[Collected data entries]

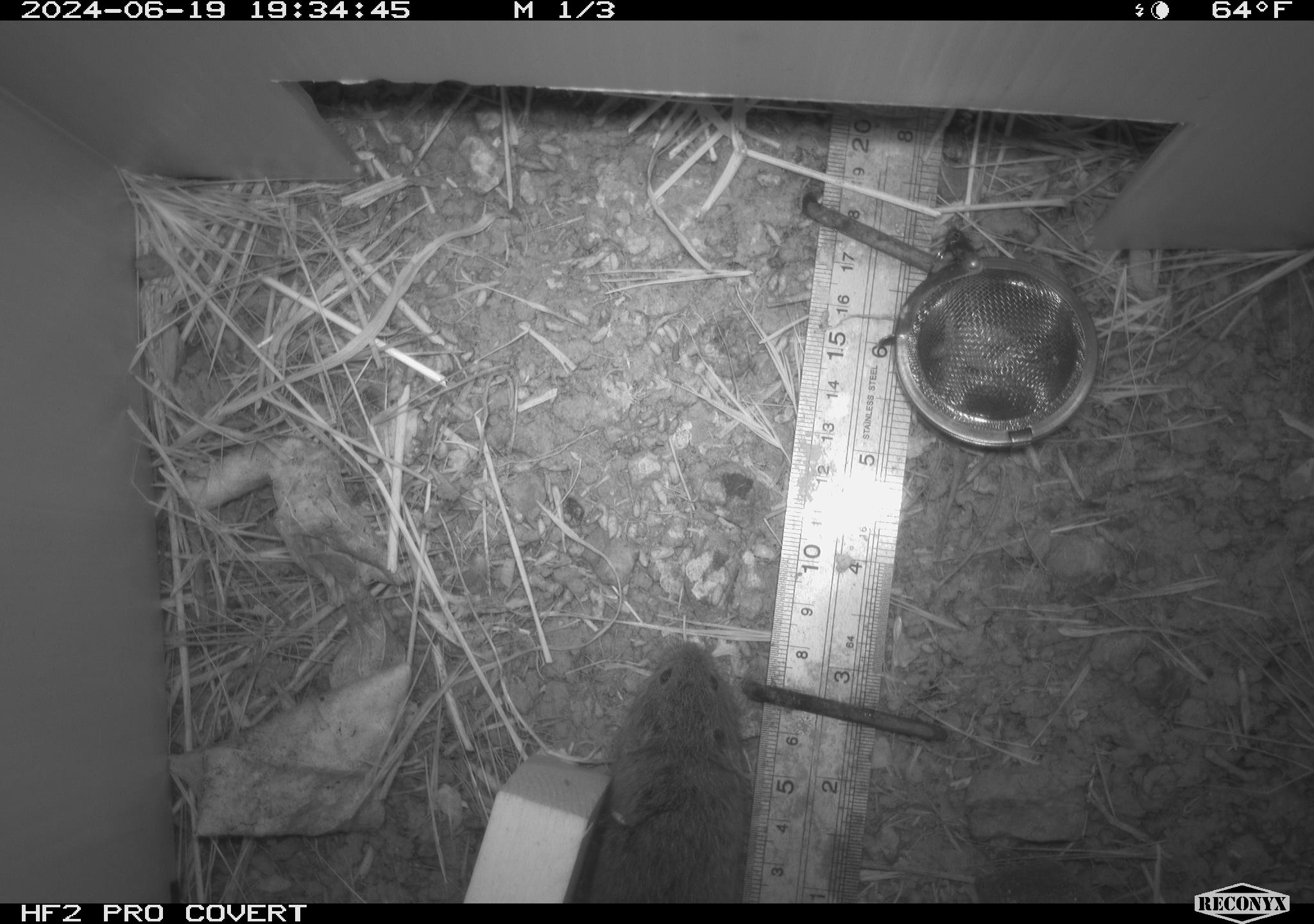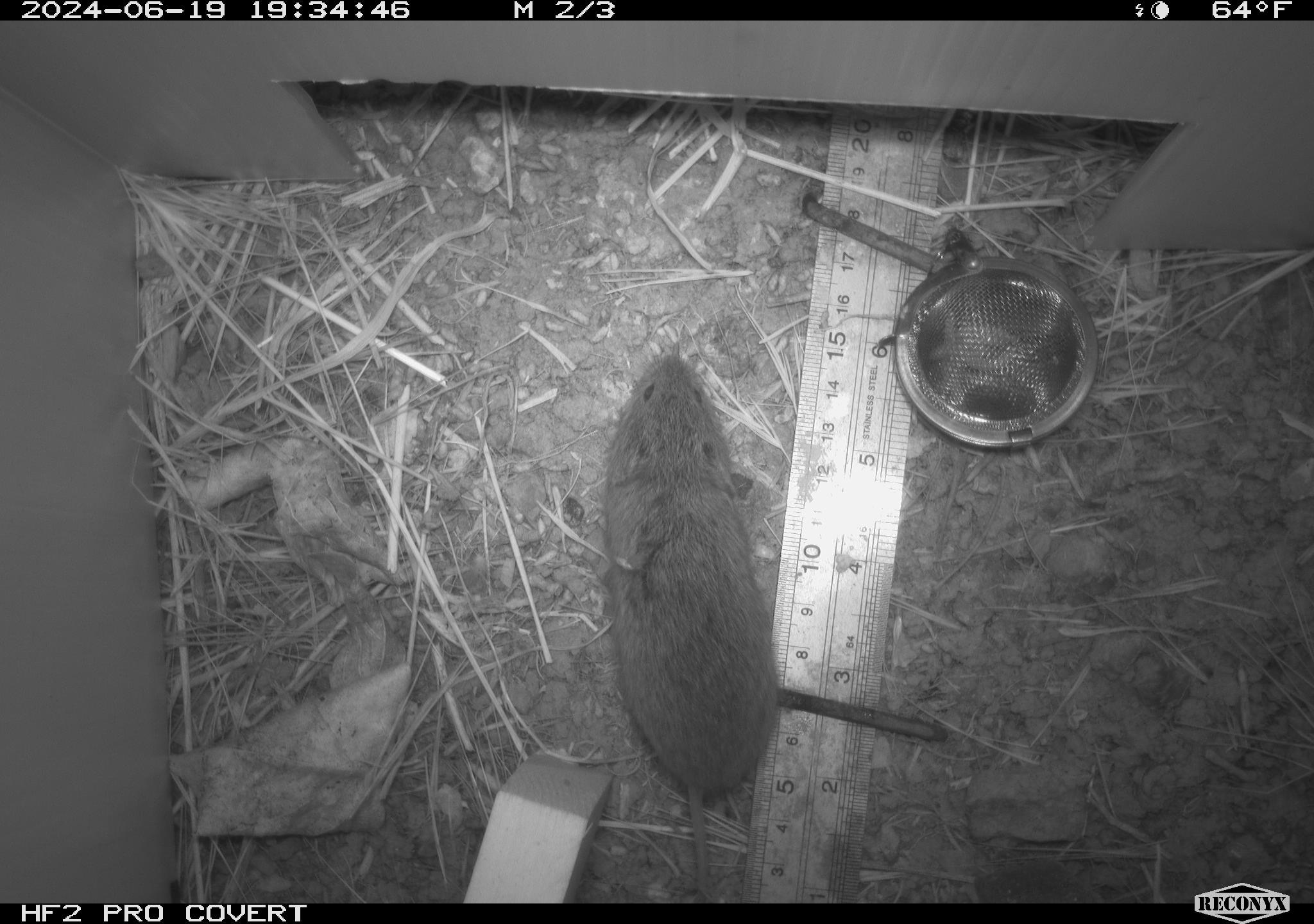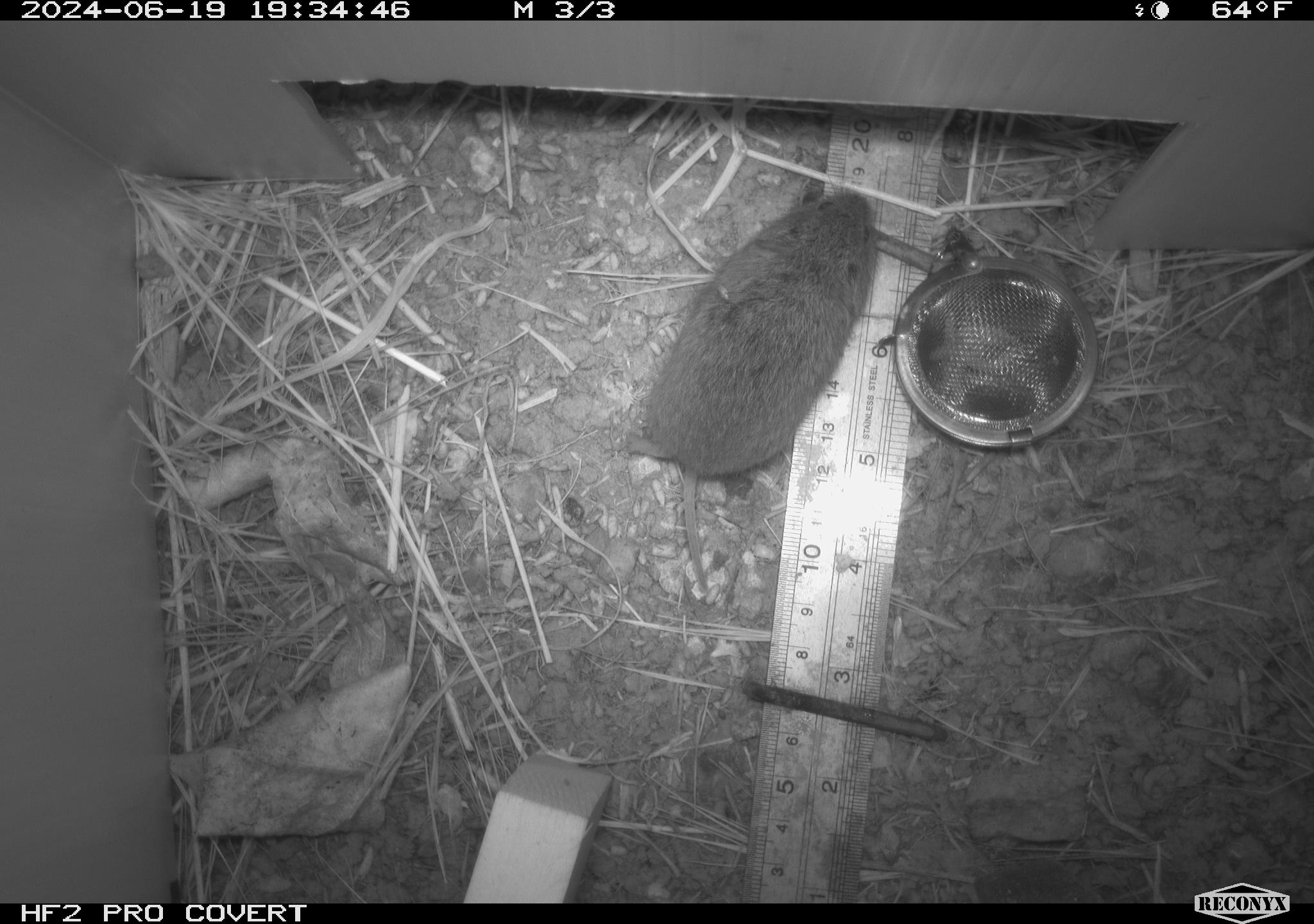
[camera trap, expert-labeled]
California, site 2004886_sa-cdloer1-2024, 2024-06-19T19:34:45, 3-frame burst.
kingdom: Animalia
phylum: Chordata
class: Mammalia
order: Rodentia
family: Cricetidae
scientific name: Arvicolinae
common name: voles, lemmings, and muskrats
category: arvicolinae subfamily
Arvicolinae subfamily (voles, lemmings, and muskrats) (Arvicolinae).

...

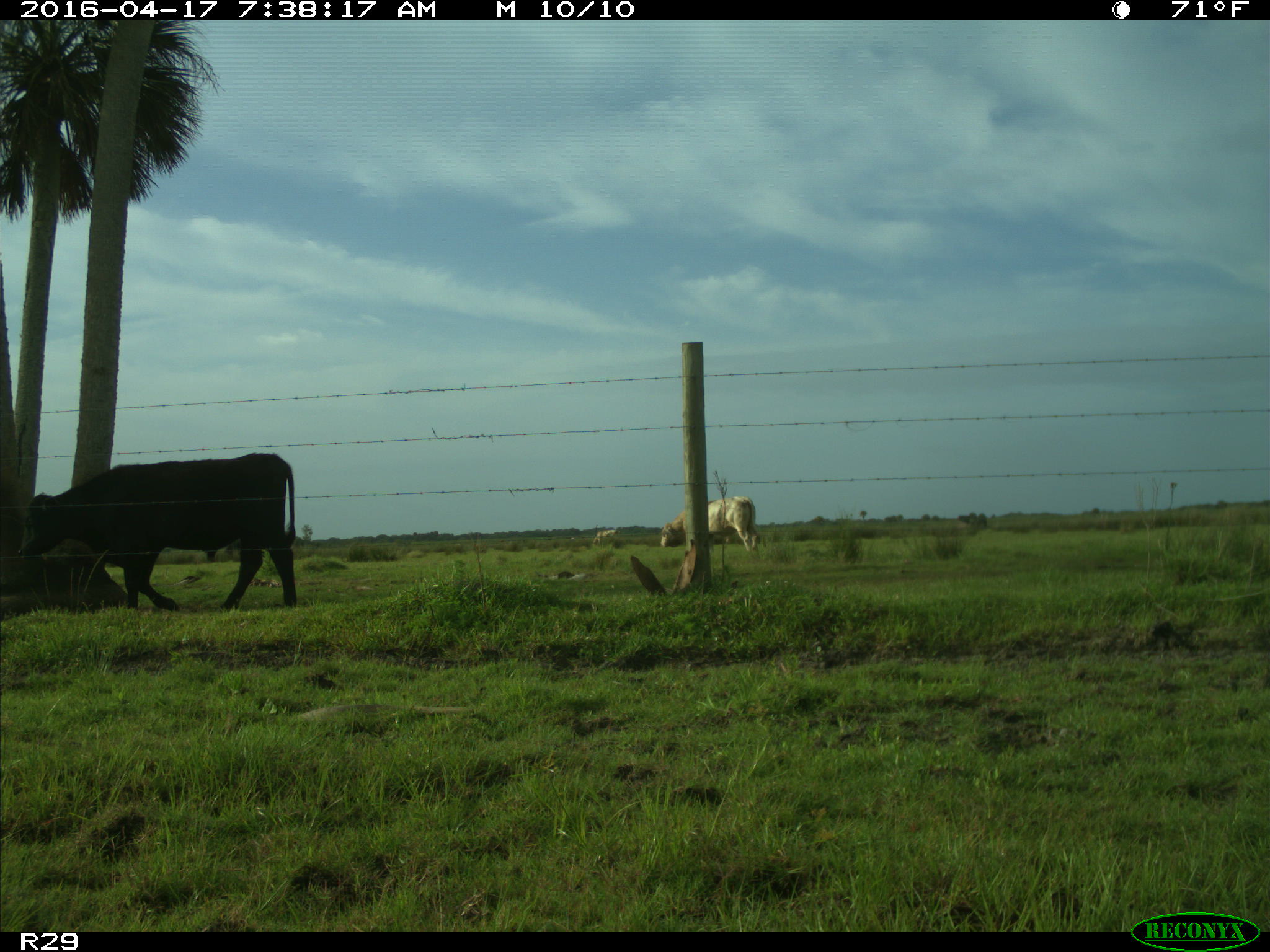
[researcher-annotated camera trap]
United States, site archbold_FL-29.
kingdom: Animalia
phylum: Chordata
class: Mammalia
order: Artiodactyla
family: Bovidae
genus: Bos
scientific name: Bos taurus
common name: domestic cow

### What to work on
The answer must consist of every line above that contains the word "camera".

### Reply
[camera trap, expert-labeled]
[researcher-annotated camera trap]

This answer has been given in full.